Image-caption web data
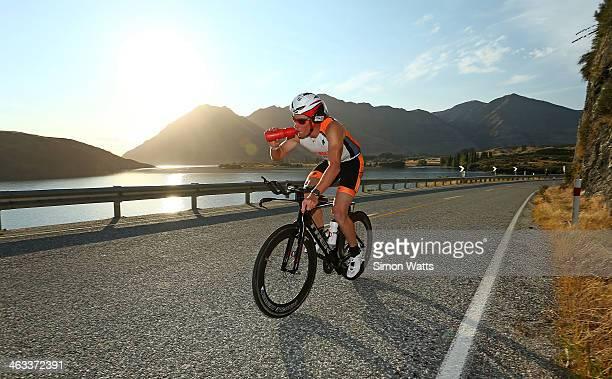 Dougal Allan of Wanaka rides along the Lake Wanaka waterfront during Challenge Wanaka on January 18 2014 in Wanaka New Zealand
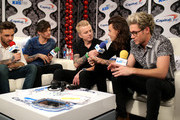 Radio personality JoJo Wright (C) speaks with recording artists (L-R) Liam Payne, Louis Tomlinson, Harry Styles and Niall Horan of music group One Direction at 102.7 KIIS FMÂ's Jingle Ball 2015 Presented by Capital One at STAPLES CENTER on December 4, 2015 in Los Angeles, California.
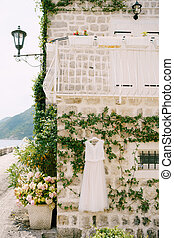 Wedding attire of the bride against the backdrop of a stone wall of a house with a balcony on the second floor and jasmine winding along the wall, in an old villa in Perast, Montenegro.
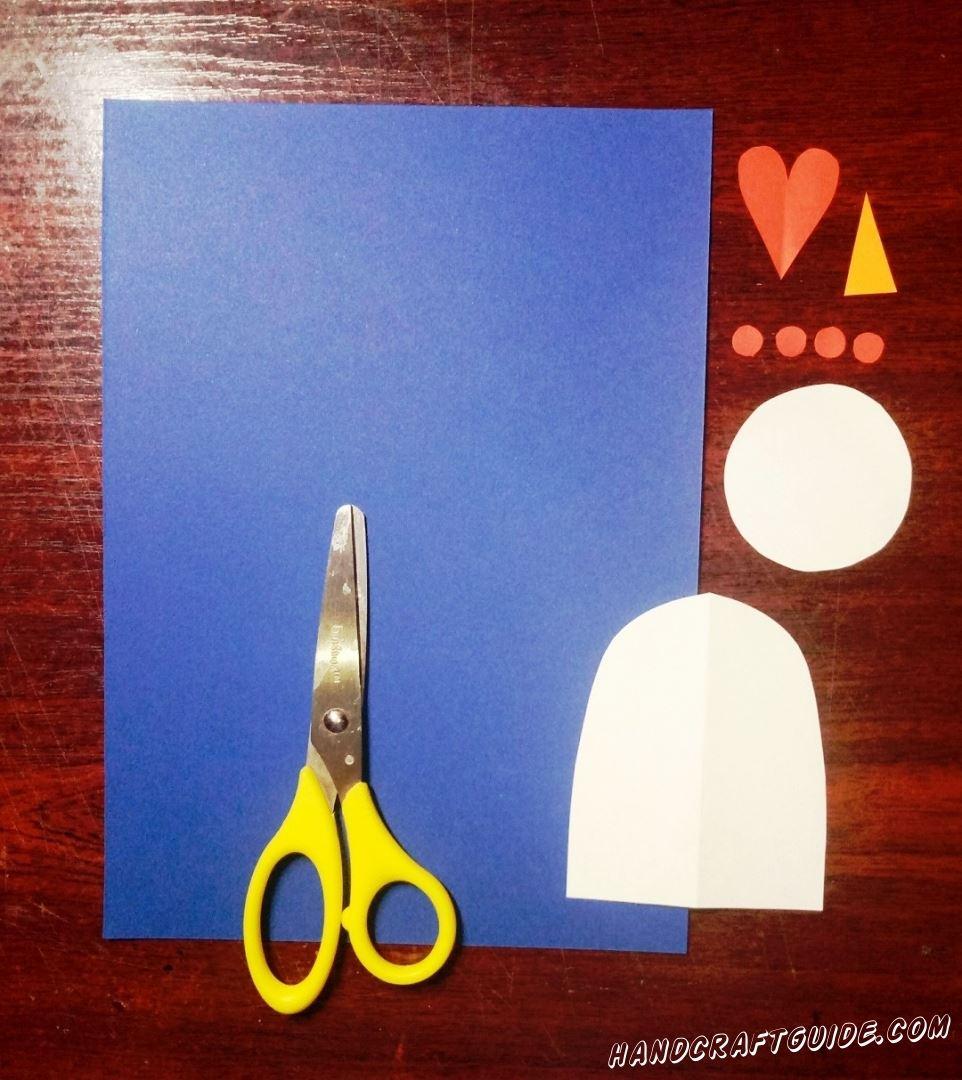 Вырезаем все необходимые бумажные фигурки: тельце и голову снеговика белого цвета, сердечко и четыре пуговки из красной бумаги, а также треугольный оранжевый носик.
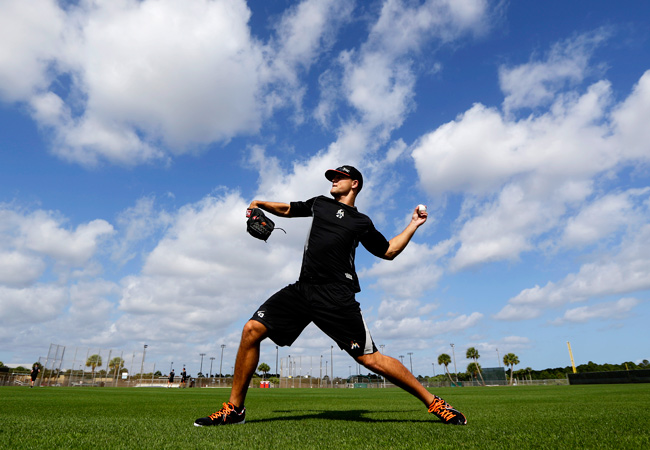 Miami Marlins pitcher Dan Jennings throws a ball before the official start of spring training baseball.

EXERCISE OBJECTIVE: Output each entry above word for word. The pictures stay out.

OUTPUT BELOW:
 Dougal Allan of Wanaka rides along the Lake Wanaka waterfront during Challenge Wanaka on January 18 2014 in Wanaka New Zealand
 Radio personality JoJo Wright (C) speaks with recording artists (L-R) Liam Payne, Louis Tomlinson, Harry Styles and Niall Horan of music group One Direction at 102.7 KIIS FMÂ's Jingle Ball 2015 Presented by Capital One at STAPLES CENTER on December 4, 2015 in Los Angeles, California.
 Wedding attire of the bride against the backdrop of a stone wall of a house with a balcony on the second floor and jasmine winding along the wall, in an old villa in Perast, Montenegro.
 Вырезаем все необходимые бумажные фигурки: тельце и голову снеговика белого цвета, сердечко и четыре пуговки из красной бумаги, а также треугольный оранжевый носик.
 Miami Marlins pitcher Dan Jennings throws a ball before the official start of spring training baseball.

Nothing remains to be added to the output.